Gupta Suhasini, Haislup Brett D, Hoffman Ryan A, Murthi Anand M
T.H. Chan School of Medicine University of Massachusetts Worcester Massachusetts USA.
Department of Shoulder and Elbow Surgery MedStar Union Memorial Hospital Baltimore Maryland USA.
J Exp Orthop. 2025 May 19;12(2):e70281. doi: 10.1002/jeo2.70281. eCollection 2025 Apr.
The purpose of this study was to analyze the quality, accuracy, reliability and readability of information provided by an Artificial Intelligence (AI) model ChatGPT (Open AI, San Francisco) regarding Distal Biceps Tendon repair surgery.
ChatGPT 3.5 was used to answer 27 commonly asked questions regarding 'distal biceps repair surgery' by patients. These questions were categorized using the Rothwell criteria of and . The answers generated by ChatGPT were analyzed using the DISCERN scale, (JAMA) benchmark criteria, Flesch-Kincaid Reading Ease Score (FRES) and grade Level (FKGL).
The DISCERN score for -based questions was 59, was 61 and was 59 (all considered 'good scores'). The JAMA benchmark criteria were 0, representing the lowest score, for all three categories of and . The FRES score for the questions was 24.49, was 22.82, was 21.77 and the FKGL score for was 14.96, was 14.78 and was 15.00.
The answers provided by ChatGPT were a 'good' source in terms of quality assessment, compared to other online resources that do not have citations as an option. The accuracy and reliability of these answers were shown to be low, with nearly a college-graduate level of readability. This indicates that physicians should caution patients when searching ChatGPT for information regarding distal biceps repairs.
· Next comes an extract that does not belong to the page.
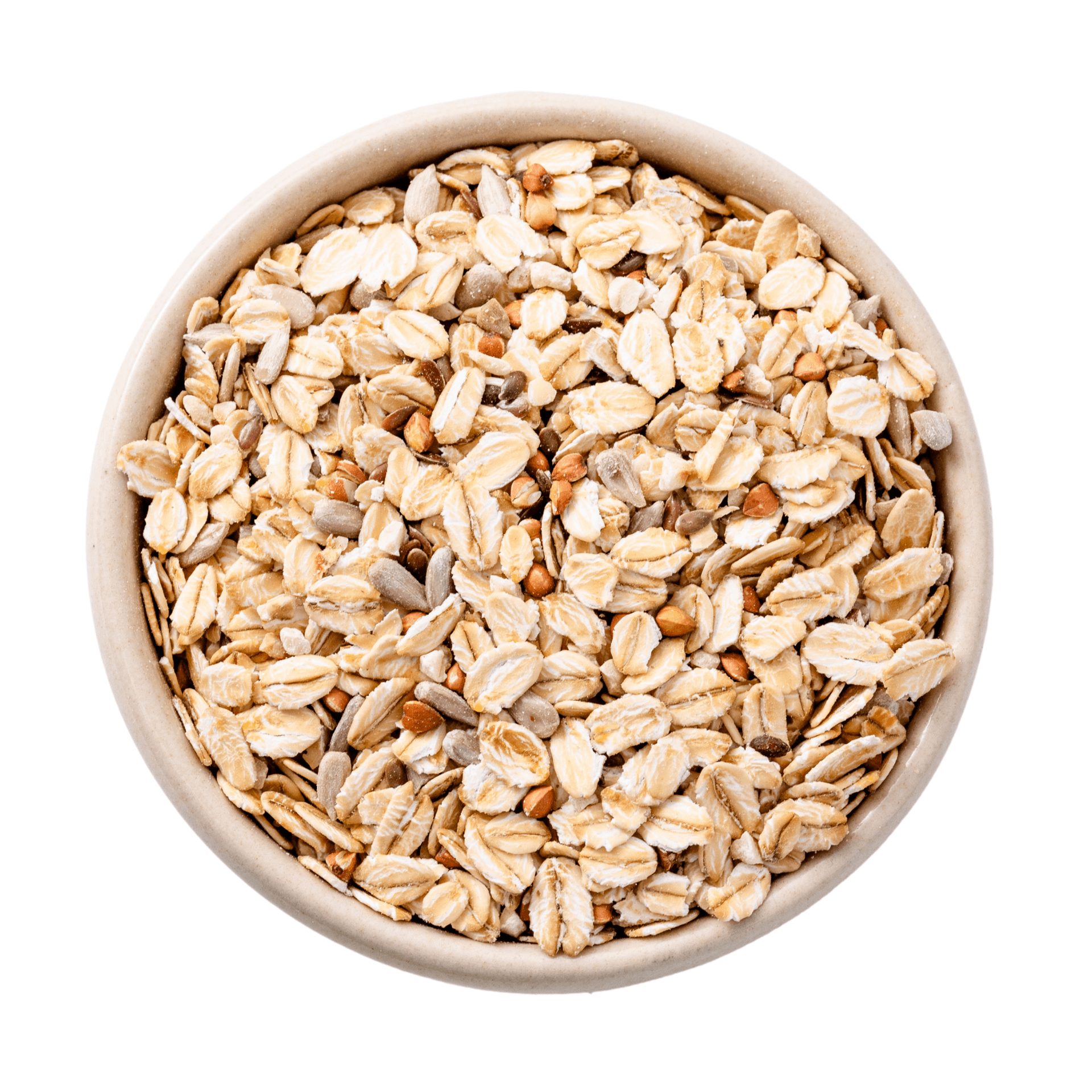 Bircherovo müsli Bio 25kg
ChatGPT serves as a promising source for patients to learn about their procedure, although its reliability and readability are disadvantages for the average patient when utilizing the software.
本研究旨在分析人工智能(AI)模型ChatGPT(OpenAI,旧金山)提供的关于肱二头肌远端肌腱修复手术信息的质量、准确性、可靠性和可读性。
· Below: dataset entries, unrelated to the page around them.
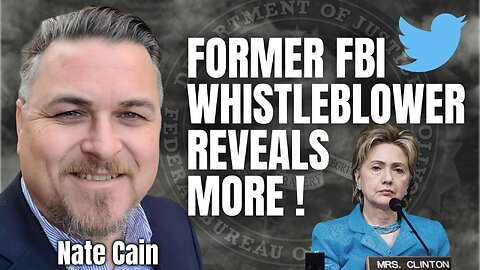 Former FBI Whistleblower REVEALS MORE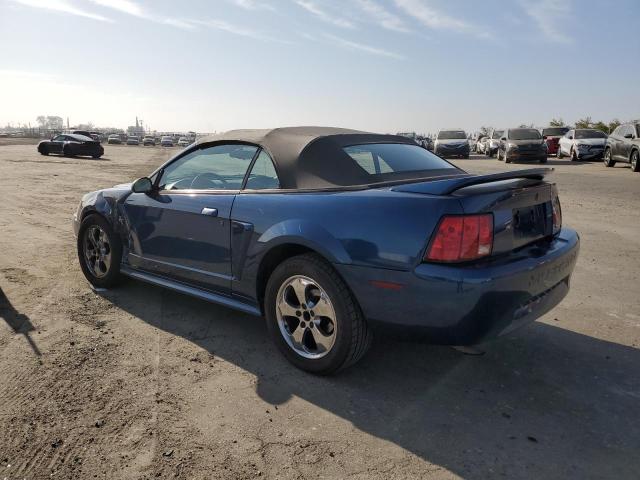 Photo 2 from auction – 2000 FORD MUSTANG with VIN 1FAFP4445YF125164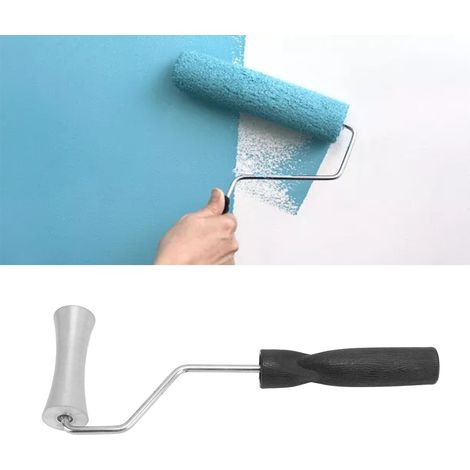Outil de stratification manuelle à surface lisse concave, outil de rouleau à bulles concave anti-mousse, outil de stratification manuelle en fibre de verre (1/5)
使用ChatGPT 3.5回答患者关于“肱二头肌远端修复手术”的27个常见问题。这些问题根据Rothwell标准进行分类。使用DISCERN量表、(《美国医学会杂志》)基准标准、弗莱什-金凯德阅读简易度得分(FRES)和年级水平(FKGL)对ChatGPT生成的答案进行分析。
基于[具体内容缺失]的问题的DISCERN得分为59,[具体内容缺失]为61,[具体内容缺失]为59(均被视为“高分”)。对于[具体内容缺失]的所有三个类别,《美国医学会杂志》基准标准均为0,代表最低分数。[具体内容缺失]问题的FRES得分为24.49,[具体内容缺失]为22.82,[具体内容缺失]为21.77,[具体内容缺失]的FKGL得分为14.96,[具体内容缺失]为14.78,[具体内容缺失]为15.00。
与其他没有引用选项的在线资源相比,ChatGPT提供的答案在质量评估方面是一个“好”的来源。这些答案的准确性和可靠性较低,可读性接近大学毕业生水平。这表明医生在患者通过ChatGPT搜索肱二头肌远端修复信息时应予以谨慎。ChatGPT是患者了解其手术过程的一个有前景的来源,尽管其可靠性和可读性在普通患者使用该软件时是不利因素。